Shares of HCW Biologics slid 16% to $1.12 on May 19, after a blistering rally that had tripled the stock from $0.34 to $1.34 in a single session last week. The catalyst for that surge — a one-time licensing deal that made Q1 look profitable — is now being reassessed by traders who see a company still teetering on the edge of survival.

A Single Deal Made the Entire Quarter — and It Won't Repeat. Q1 2026 revenue rose to $6.54 million from just $5,065 a year earlier, primarily from a $6.5 million licensing agreement with Beijing Trimmune.

The deal generated a $3.5 million cash fee and a $3.5 million equity interest. Strip away that single transaction and the company had virtually zero revenue. Net income swung to $3.47 million from a $2.2 million loss. That profit headline fueled the rally, but investors are now recognizing it was a one-off, not a sign of recurring business.

The Cash Vault Is Nearly Empty. As of March 31, cash stood at just $1.23 million, while management disclosed cumulative net losses of $102.3 million and explicitly stated "substantial doubt" about continuing as a going concern — accounting language meaning the company may not survive the next 12 months without fresh money. Current liabilities totaled $19.96 million , dwarfing available cash roughly 16 to 1.

Nasdaq Delisting Risk Hangs Over Every Trade. On March 26, the company received notice it had again fallen out of compliance with Nasdaq's $1.00 minimum bid price rule.

On May 5, HCW Biologics was granted a hearing to appeal a Nasdaq staff determination to delist its securities. A failed appeal would push shares to over-the-counter markets, likely crushing liquidity and scaring off institutional holders.

Cost Cuts Are Real but Tiny Relative to the Hole. R&D and general expenses declined 15% and 18% year-over-year , but these savings amount to only a few hundred thousand dollars — immaterial against $21.6 million in total liabilities.
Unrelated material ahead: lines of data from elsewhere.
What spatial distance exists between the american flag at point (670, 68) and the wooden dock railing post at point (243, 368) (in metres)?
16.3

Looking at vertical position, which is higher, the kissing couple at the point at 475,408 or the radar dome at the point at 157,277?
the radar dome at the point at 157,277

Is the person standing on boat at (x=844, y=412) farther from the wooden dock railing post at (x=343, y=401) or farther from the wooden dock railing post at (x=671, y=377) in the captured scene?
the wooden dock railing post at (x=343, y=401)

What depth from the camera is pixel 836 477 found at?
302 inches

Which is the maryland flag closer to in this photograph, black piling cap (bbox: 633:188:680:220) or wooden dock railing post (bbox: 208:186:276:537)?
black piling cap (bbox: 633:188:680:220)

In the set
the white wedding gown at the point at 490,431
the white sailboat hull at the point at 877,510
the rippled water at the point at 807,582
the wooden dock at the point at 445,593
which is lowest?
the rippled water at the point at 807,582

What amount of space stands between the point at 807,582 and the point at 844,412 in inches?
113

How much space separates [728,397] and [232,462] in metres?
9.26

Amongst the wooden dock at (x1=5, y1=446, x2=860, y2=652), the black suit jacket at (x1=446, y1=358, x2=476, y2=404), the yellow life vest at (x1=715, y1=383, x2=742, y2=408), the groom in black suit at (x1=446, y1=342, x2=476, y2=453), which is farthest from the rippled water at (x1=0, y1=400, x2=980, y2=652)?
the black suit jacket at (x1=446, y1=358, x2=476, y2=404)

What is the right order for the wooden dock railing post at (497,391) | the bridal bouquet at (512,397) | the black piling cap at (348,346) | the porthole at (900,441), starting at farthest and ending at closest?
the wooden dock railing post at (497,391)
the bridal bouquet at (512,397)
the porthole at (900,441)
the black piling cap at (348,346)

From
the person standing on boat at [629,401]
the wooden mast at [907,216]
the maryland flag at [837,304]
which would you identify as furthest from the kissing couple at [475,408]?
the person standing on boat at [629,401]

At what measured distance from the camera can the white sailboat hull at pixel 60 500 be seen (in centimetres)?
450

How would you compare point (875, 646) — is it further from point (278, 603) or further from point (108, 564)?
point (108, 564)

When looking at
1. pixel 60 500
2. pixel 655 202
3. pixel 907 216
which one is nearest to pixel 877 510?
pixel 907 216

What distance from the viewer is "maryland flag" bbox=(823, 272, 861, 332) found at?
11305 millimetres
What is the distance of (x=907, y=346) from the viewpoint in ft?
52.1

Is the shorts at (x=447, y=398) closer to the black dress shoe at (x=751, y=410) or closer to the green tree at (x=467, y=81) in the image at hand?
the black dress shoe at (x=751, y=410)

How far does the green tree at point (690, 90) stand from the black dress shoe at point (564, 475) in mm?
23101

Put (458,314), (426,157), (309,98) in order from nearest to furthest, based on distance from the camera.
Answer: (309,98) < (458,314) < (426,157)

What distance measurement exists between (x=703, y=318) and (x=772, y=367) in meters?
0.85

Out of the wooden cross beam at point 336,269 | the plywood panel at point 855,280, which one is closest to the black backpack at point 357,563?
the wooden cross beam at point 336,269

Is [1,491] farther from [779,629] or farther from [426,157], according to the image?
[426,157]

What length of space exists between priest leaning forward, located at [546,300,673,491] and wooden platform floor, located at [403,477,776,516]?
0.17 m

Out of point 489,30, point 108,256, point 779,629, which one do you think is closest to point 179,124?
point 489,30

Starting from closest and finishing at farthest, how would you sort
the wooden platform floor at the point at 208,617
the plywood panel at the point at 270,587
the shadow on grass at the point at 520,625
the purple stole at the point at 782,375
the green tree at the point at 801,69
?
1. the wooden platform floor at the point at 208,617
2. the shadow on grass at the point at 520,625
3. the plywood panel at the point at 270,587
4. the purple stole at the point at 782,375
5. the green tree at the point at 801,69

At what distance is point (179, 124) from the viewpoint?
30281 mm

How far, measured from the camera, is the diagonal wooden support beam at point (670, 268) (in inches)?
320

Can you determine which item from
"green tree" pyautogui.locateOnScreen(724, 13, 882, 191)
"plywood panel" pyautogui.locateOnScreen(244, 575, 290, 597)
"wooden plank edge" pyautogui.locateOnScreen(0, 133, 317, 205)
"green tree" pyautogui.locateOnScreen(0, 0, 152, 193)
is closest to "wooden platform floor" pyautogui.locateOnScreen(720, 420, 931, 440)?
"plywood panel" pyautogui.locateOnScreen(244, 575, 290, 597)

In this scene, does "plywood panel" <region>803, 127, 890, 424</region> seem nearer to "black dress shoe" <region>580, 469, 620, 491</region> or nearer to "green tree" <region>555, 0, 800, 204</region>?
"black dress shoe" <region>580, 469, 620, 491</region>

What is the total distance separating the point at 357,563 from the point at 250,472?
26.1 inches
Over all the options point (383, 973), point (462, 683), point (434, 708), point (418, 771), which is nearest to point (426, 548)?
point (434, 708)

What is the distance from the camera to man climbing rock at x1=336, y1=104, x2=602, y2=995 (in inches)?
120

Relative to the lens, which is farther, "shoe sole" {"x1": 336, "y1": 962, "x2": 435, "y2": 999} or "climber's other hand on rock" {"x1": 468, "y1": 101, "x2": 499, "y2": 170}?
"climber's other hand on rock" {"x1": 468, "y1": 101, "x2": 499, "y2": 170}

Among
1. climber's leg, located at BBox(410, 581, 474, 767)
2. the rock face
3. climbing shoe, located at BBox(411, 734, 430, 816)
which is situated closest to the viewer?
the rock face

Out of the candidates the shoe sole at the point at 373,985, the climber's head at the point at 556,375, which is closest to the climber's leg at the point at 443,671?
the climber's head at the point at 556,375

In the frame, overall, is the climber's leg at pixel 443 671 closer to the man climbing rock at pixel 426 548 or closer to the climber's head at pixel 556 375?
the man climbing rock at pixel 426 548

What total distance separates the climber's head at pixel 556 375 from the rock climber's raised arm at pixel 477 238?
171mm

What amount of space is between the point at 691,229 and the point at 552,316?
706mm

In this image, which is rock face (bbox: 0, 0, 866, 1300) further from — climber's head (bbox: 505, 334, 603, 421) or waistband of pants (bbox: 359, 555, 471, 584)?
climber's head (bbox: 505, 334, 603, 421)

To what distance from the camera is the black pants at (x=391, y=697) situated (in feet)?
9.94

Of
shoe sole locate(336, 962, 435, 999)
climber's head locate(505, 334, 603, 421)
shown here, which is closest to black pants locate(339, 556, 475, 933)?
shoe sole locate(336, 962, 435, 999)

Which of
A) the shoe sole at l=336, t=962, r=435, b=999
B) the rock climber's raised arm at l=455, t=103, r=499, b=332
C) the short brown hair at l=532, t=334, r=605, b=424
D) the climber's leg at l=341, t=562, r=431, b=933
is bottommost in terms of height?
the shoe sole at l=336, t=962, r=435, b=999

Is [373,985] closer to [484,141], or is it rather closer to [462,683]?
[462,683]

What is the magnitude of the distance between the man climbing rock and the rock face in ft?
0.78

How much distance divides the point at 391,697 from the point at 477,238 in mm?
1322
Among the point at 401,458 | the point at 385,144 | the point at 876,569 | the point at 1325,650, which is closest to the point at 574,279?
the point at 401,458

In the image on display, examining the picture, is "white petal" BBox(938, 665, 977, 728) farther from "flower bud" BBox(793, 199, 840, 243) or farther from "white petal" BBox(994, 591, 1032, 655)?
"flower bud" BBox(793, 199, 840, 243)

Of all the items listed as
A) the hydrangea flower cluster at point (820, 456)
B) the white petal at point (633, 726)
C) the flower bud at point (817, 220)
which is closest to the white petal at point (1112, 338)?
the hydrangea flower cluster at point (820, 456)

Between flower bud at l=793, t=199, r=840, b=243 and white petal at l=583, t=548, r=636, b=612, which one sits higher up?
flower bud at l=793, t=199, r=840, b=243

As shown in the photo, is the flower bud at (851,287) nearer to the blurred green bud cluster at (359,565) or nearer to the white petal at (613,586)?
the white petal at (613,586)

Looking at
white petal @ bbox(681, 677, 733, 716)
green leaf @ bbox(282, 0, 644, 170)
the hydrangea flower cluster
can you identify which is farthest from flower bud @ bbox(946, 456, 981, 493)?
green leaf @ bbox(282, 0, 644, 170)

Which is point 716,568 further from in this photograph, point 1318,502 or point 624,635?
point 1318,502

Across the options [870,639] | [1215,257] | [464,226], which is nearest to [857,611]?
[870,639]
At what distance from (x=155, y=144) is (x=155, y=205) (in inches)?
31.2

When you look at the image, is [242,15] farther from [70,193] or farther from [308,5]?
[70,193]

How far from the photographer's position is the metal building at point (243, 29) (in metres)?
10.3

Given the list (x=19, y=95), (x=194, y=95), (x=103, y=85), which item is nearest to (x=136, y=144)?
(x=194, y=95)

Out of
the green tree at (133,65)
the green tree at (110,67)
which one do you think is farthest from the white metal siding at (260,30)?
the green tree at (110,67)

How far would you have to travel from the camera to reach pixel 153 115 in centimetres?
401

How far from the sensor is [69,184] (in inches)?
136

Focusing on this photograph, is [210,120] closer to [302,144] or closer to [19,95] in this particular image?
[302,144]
A $20 million standby equity purchase agreement exists but depends on market conditions and shareholder approval , neither of which is guaranteed at this price.

Today's selloff reflects a market waking up from a sugar high. Without recurring revenue, new capital, or a favorable Nasdaq ruling, HCWB's brief moment of profitability may be remembered as the exception that proved the rule.